Binoculars, camo gear, an accurate rifle of .243 Winchester and up, local knowledge or guidance, an understanding of your
quarry and it’s ecology, plus lots of patience, are prime requirements when stalking hog stags in known locations. In fact, to hunt Sunday Island, you must regularly pass marksmanship tests and written exams, mostly on safety and hog deer regulations and hunting behaviour.
These dainty, diminutive deer are not difficult to kill – but you must anchor your target to the spot with a single shot. Or risk losing it if it runs into thick stuff to die.
I have previously written about my biggest hog stag; how I shot it with a .30/06, it went down, got up and staggered off into the bush, leaving me emotionally gutted. I searched for it for hours, but extraordinarily Steve Mathews found it after midnight with a torch 70 metres from where I had dropped it. He’d done this dozens of times and it’s one of his unrequired services.
Like all the Asian deer, hog deer are tenacious and best not shot running between bushes. I’ve twice on five successful stag hunts been forced to track wounded game into thick scrub, a challenging pursuit, let me assure you. All my shot deer have been recovered.
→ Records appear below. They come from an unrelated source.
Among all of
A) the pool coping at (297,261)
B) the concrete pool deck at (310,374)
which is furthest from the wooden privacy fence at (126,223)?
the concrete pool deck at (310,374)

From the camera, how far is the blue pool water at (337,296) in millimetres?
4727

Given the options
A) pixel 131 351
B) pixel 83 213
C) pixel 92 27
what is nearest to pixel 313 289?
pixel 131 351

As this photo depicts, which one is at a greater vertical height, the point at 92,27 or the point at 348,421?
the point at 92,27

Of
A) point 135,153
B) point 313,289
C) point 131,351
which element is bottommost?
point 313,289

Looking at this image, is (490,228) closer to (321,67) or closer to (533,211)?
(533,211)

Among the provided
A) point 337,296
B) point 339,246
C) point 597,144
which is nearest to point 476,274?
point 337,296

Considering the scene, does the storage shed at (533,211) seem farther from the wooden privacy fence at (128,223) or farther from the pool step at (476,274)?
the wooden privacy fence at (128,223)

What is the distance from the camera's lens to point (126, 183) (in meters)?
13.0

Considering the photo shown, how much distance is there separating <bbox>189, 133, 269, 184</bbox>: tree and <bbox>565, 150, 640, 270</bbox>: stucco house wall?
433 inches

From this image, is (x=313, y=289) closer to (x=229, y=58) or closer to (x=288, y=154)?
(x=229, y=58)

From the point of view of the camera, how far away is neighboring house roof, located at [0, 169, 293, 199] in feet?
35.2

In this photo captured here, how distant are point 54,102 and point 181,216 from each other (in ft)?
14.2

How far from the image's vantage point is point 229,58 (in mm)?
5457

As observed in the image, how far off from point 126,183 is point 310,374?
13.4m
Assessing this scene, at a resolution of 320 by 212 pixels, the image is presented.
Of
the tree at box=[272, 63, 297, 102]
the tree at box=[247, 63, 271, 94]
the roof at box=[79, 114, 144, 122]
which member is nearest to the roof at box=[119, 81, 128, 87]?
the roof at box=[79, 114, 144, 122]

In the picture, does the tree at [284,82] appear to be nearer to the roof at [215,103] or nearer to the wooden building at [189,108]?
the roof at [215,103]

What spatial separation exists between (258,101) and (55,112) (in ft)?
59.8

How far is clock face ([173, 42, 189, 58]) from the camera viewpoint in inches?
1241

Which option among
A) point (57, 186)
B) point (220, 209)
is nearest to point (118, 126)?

You find your quarry, assess its antlers, take your time with the shot and hit it in the boiler room, anchoring it immediately. Do that and you’ve scored one of the greatest little game animals in the world. On Sunday Island, you’ve done it all by yourself for there’s no one to guide you on your block. Hog stag hunting this way is trophy hunting at its most basic. Are you up to the challenge?